Saved entries:
>>>>

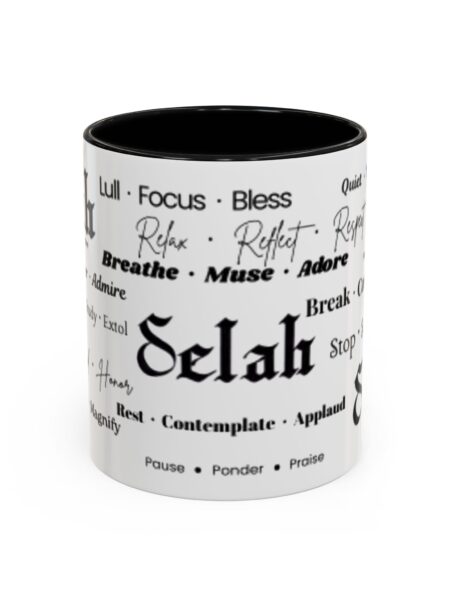 Selah Inspirational Coffee Mug, Motivational Tea Cup, Relaxation Gifts, Mindfulness Drinkware, Spiritual Home Décor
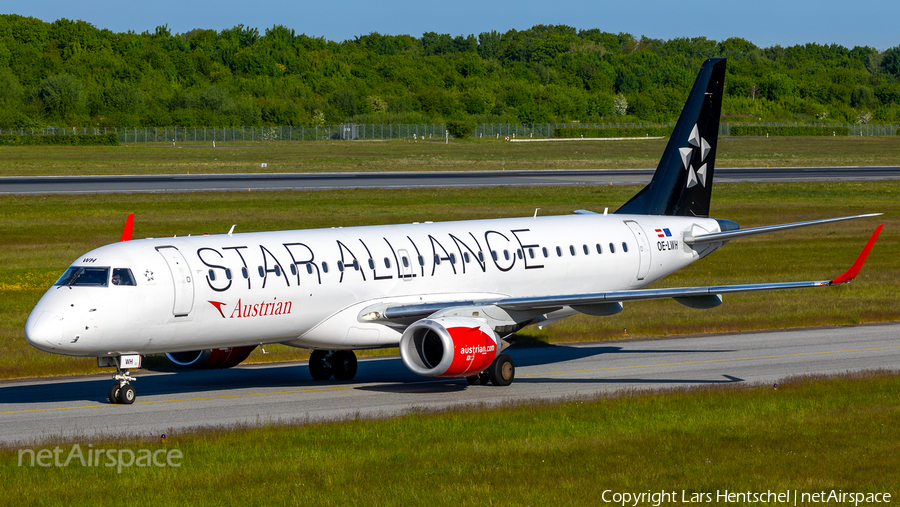 Austrian Airlines Embraer ERJ-195LR (ERJ-190-200LR) (OE-LWH) | Photo 680176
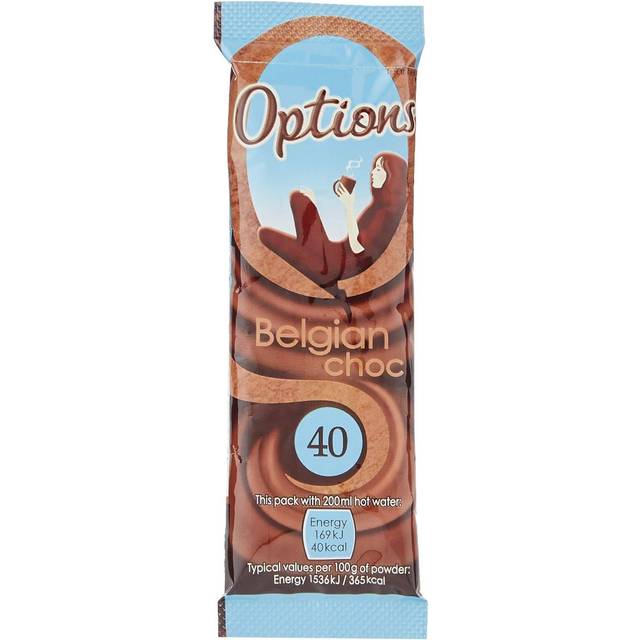 Options Belgian Chocolate Sachets - (Pack of 30 x 11g)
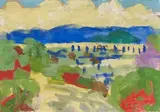 Landschaft by Ferdinand Gehr, 1949, gouache, sold Mar 2022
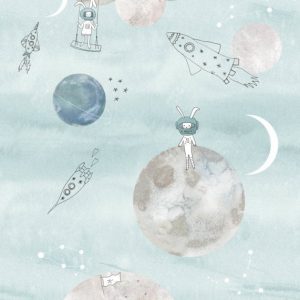 Behangexpresse Sofie & Junar - To the Moooon grey INK7631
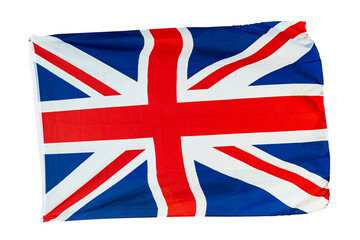 Great Britain of waving national flag on isolated white background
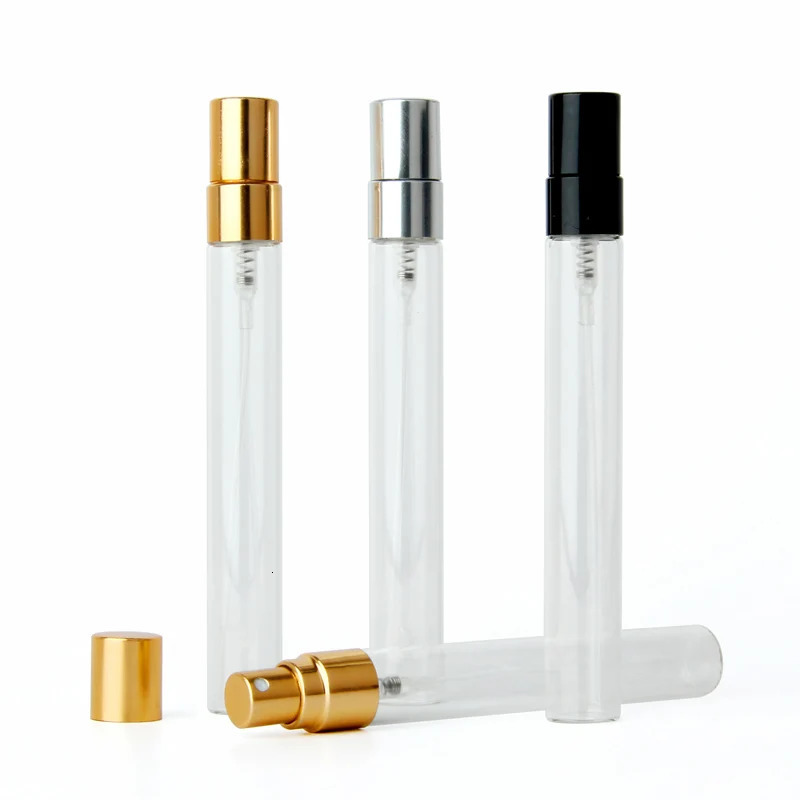 100PCS/Lot 2ml/3ml/5ml/10ml Refillable Perfume Bottle Empty Spray Bottle Atomizer Perfume Bottles 250726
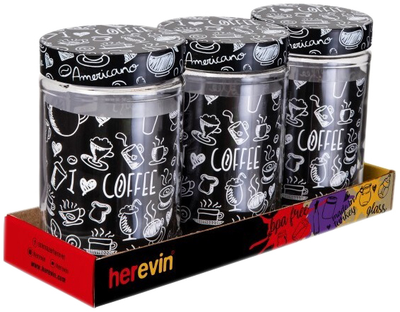 Набор Банок Herevin Coffee 660 мл х 3 шт (144367-400)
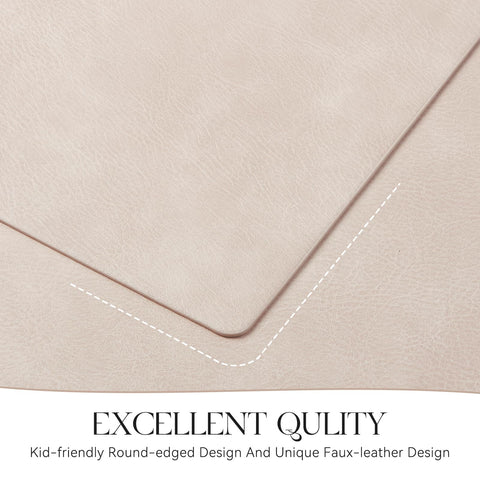 MOSAYT 17-inch placemats beige kitchen use with heat protection.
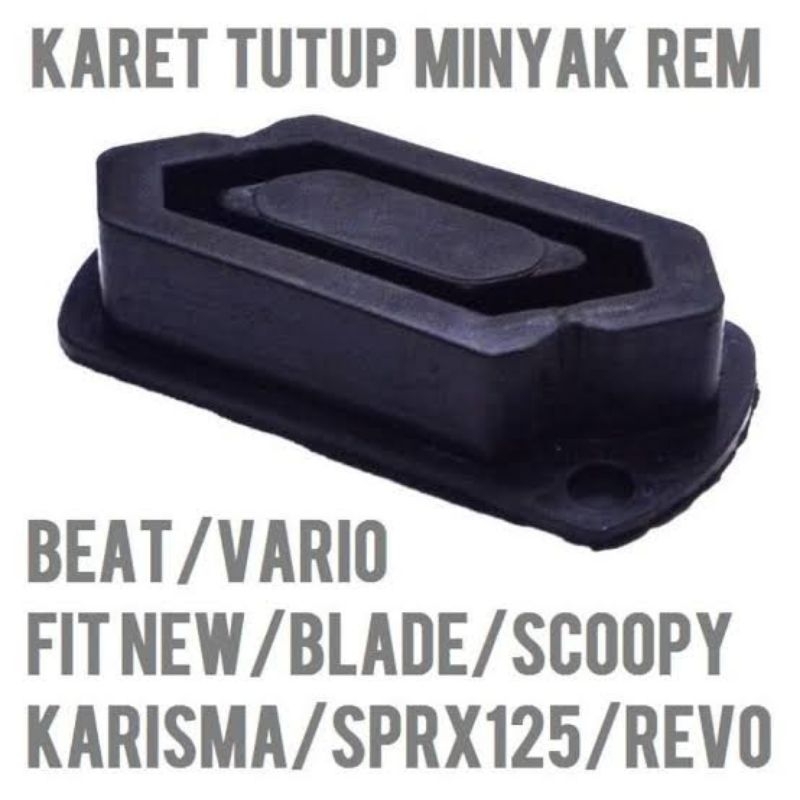 karet tutup tabung master rem Revo Vario Supra x 125 fit new Blade scoopy karisma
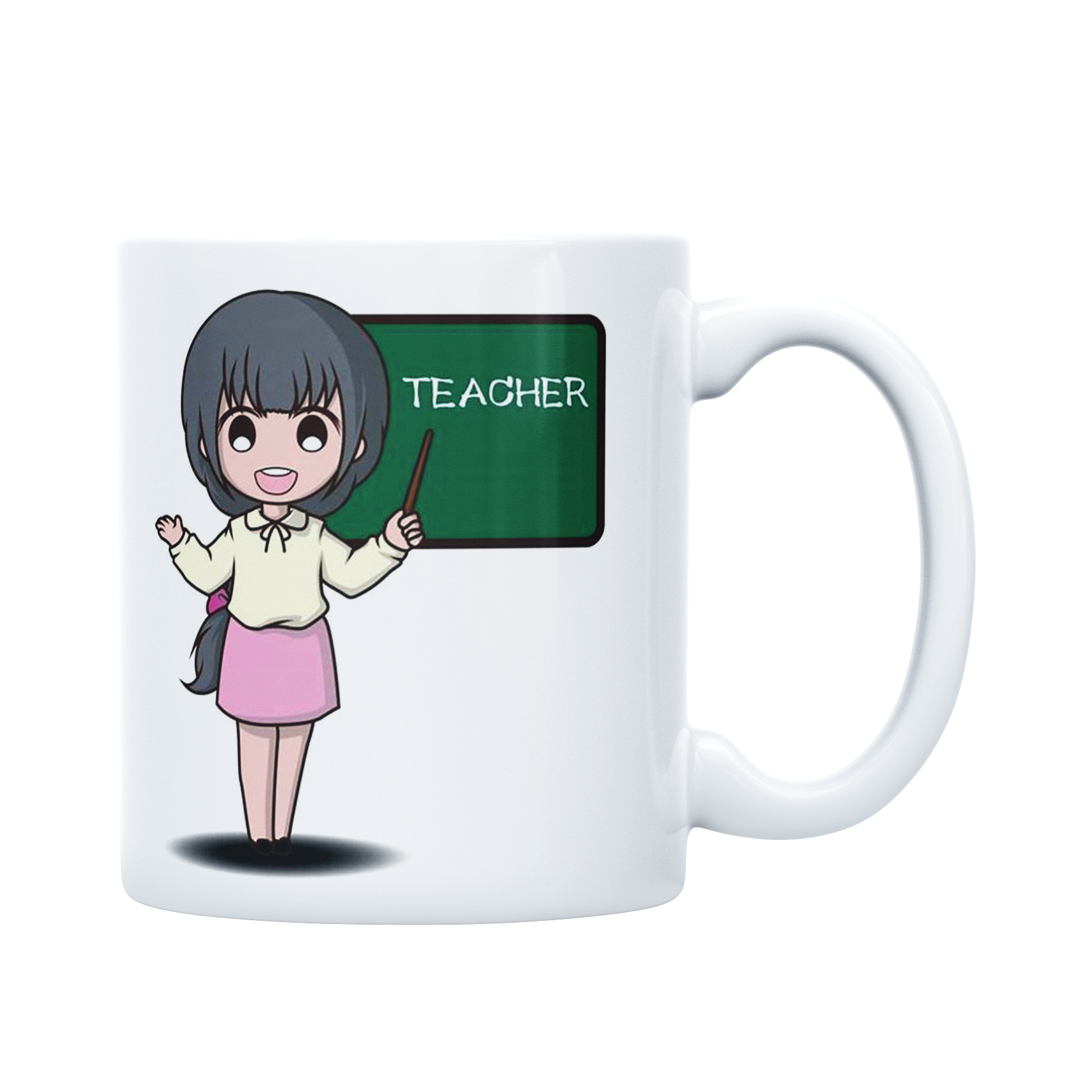 ماگ مدل خانم معلم کد M1056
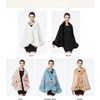 image:imageBEAUTELICATE Faux Fur Shawl Wrap Stole Shrug Bridal Winter Wedding with HookPink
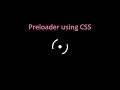 Preloader Pageloader using only html css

<<<<

Transcribe each record exactly as it appears, but omit every picture.

→ Solution to the exercise:
 Selah Inspirational Coffee Mug, Motivational Tea Cup, Relaxation Gifts, Mindfulness Drinkware, Spiritual Home Décor
 Austrian Airlines Embraer ERJ-195LR (ERJ-190-200LR) (OE-LWH) | Photo 680176
 Options Belgian Chocolate Sachets - (Pack of 30 x 11g)
 Landschaft by Ferdinand Gehr, 1949, gouache, sold Mar 2022
 Behangexpresse Sofie & Junar - To the Moooon grey INK7631
 Great Britain of waving national flag on isolated white background
 100PCS/Lot 2ml/3ml/5ml/10ml Refillable Perfume Bottle Empty Spray Bottle Atomizer Perfume Bottles 250726
 Набор Банок Herevin Coffee 660 мл х 3 шт (144367-400)
 MOSAYT 17-inch placemats beige kitchen use with heat protection.
 karet tutup tabung master rem Revo Vario Supra x 125 fit new Blade scoopy karisma
 ماگ مدل خانم معلم کد M1056
 image:imageBEAUTELICATE Faux Fur Shawl Wrap Stole Shrug Bridal Winter Wedding with HookPink
 Preloader Pageloader using only html css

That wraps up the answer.